La commedia delle banche: atto III
La vicenda Carige ripercorre la trama di una commedia (meglio sarebbe parlare di dramma) che abbiamo già visto.
– la crisi viene da lontano: la solita Cassa di Risparmio gestita da un padrone assoluto, assalita e spolpata da politici famelici (di tutti i partiti), da imprenditori bravissimi a ottenere crediti e fidi che mai avrebbero potuto restituire, da iniziative strampalate ma utili per avere consenso, da autentici atti da codice penale, già nove anni fa era in situazione difficile. Infatti c’è una richiesta “urgentissima” della Banca d’Italia che imponeva un aumento di capitale e la cessione del ramo assicurazioni; purtroppo, caso strano, quella richiesta era anche “segretissima” e quindi nessuno ne ha saputo nulla e tutto è continuato come prima
– si sono moltiplicate le dichiarazioni sulla “solidità” della banca (“excusatio non petita” che ormai sappiamo significare “situazione difficile”) ; sulla “fiducia di azionisti e correntisti” (il che vuol dire che stanno già andandosene); sul “radicamento nel territorio” (cioè intrecci di ogni tipo e genere con il sottobosco della politica)

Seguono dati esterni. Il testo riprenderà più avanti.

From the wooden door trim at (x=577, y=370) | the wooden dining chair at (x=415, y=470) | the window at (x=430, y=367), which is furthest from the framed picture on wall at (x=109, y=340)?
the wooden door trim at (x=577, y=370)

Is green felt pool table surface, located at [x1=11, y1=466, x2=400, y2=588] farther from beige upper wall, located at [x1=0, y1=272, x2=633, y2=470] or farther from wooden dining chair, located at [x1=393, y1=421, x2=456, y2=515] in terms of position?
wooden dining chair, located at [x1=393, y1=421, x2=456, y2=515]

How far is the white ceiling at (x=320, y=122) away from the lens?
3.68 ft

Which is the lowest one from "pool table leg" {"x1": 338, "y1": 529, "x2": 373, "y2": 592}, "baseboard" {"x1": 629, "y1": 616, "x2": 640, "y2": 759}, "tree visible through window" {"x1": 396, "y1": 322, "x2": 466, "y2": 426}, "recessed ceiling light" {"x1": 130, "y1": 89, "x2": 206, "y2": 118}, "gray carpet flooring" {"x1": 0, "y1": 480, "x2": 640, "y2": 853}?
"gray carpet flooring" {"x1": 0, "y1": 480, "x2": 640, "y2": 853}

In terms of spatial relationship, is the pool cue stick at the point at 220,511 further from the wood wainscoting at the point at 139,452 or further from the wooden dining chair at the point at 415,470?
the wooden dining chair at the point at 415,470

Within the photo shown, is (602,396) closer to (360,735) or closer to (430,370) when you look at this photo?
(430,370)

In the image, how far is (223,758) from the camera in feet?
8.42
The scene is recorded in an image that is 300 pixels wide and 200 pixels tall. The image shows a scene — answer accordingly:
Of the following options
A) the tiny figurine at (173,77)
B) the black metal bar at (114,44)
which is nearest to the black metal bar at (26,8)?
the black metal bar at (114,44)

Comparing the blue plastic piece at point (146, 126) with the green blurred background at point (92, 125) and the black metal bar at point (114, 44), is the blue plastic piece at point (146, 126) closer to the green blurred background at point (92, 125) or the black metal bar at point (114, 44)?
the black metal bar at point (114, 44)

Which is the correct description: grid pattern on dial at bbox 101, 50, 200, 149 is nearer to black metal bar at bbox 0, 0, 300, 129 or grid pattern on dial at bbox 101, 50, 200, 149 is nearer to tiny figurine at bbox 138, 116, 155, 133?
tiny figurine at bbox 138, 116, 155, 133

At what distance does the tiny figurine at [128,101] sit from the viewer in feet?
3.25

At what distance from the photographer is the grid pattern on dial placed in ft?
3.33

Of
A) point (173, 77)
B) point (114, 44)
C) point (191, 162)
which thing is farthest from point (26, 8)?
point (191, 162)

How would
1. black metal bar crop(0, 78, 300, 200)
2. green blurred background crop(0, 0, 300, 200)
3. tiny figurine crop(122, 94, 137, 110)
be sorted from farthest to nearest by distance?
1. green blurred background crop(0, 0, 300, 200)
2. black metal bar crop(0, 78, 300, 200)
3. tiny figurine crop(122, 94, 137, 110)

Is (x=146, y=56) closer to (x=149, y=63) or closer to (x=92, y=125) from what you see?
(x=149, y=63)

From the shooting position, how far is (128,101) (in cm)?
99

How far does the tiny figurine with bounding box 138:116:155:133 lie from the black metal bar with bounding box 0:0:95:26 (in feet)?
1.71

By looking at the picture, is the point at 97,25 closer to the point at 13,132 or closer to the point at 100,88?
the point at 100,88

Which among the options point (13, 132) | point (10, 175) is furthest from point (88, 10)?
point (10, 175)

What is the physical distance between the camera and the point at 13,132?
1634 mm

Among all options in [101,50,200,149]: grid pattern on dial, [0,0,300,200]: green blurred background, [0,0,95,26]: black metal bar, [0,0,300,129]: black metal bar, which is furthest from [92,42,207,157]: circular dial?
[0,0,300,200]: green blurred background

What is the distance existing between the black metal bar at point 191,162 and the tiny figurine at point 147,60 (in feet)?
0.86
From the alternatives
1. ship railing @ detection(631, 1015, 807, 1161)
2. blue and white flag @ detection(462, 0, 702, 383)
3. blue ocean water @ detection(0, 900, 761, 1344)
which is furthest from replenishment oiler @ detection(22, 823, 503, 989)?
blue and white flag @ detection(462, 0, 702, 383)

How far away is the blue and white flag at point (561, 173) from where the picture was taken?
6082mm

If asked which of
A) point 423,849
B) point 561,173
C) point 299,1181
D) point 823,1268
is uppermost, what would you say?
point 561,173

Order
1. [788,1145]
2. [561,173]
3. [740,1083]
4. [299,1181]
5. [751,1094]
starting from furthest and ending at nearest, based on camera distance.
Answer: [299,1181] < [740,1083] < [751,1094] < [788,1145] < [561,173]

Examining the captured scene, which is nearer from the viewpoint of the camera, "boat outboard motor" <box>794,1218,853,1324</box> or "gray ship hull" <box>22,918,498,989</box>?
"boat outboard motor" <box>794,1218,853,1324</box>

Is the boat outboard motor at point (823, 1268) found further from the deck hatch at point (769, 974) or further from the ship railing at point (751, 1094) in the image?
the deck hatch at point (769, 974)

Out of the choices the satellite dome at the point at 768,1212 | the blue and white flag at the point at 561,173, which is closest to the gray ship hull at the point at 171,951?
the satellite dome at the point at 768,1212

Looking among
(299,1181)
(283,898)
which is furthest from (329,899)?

– amministratori e direttori generali ruotano con frequenza impressionante (segno non tanto di incapacità individuale quanto di situazione ormai ingovernabile)
– nel silenzio degli enti preposti al controllo (lo stress test fatto nel 2018 dalla Banca d’Italia è fallito, ma non si è saputo nulla, mentre la Consob, da mesi senza presidente, tace) interviene la (tanto famigerata) Bce imponendo un aumento di capitale
– interviene il governo dando garanzie e aiuti vari: in sostanza un obolo di 1,3 miliardi a carico di tutti i cittadini
– si auspica la fusione con qualche banca, che naturalmente non si fa avanti perché non si capisce per quale motivo dovrebbe intervenire quando gli stessi azionisti di maggioranza (che ben conoscono la situazione) non accettano di impegnarsi. Certo ci sarebbe la soluzione attuata con le banche venete: una grossa banca (in quel caso Intesa) si accorpa struttura, clienti e agenzie a condizione che lo Stato si accolli tutte le perdite (in questo caso 5 miliardi)
– si ipotizza la soluzione da tutti sotto sotto desiderata: lo Stato nazionalizza la banca con un bel po’ di miliardi e tutti saranno contenti.
Certo ci sarebbe stato un altro sistema per risolvere la situazione applicando quelle che sono le regole valide per ogni società che agisce nell’ambito del diritto civile: fallire.
Fallire non è un atto ostile, è semplicemente la constatazione che una società non è più in grado di camminare con le sue gambe; e una società che vede il suo capitale ridotto a 80 milioni di euro, con crediti inesigibili per 7 miliardi non si vede come possa proseguire.
Fallire non è possibile, si dice, perché si applicherebbero le tremende regole del bail-out imposte dalla UE; ma questo significa che perderebbero quanto investito gli azionisti (e ci mancherebbe altro, le azioni sono per antonomasia capitale di rischio), i detentori di obbligazioni condizionate (che la Carige non ha mai emesso), e i depositanti con oltre 100.000 euro (ma chi lascia in una banca in difficoltà centinaia di migliaia di euro sul conto corrente?).
A questo punto rinascerebbe una banca nuova con capitale fornito dalla altre banche (che invece ora hanno generosamente concesso un prestito al tasso del 13%!!), mantenendo immutate struttura, depositi e prestiti.
Ne abbiamo un esempio virtuoso proprio qui in Italia; quando il Banco Ambrosiano fallì in una notte e al lunedì successivo era già operante come Nuovo Banco Ambrosiano sotto la regia di Beniamino Andreatta e Azeglio Ciampi: non uno tra correntisti, debitori o dipendenti perse una lira.
Una soluzione chiara, lineare che avrebbe però un solo rischio: quello di un inevitabile processo per bancarotta (probabilmente fraudolenta) a tutti coloro che, amministratori, politici, creditori hanno approfittato della banca. E questo è un rischio che la classe politica e i loro amichetti non vogliono o possono correre: meglio far pagare il tutto ai cittadini con un po’ più di tasse e un po’ meno di servizi.
Di questo passo mai si arriverà a una soluzione per tutte le banche in crisi, e quindi avanti in attesa del prossimo atto: sarà la Popolare di Bari?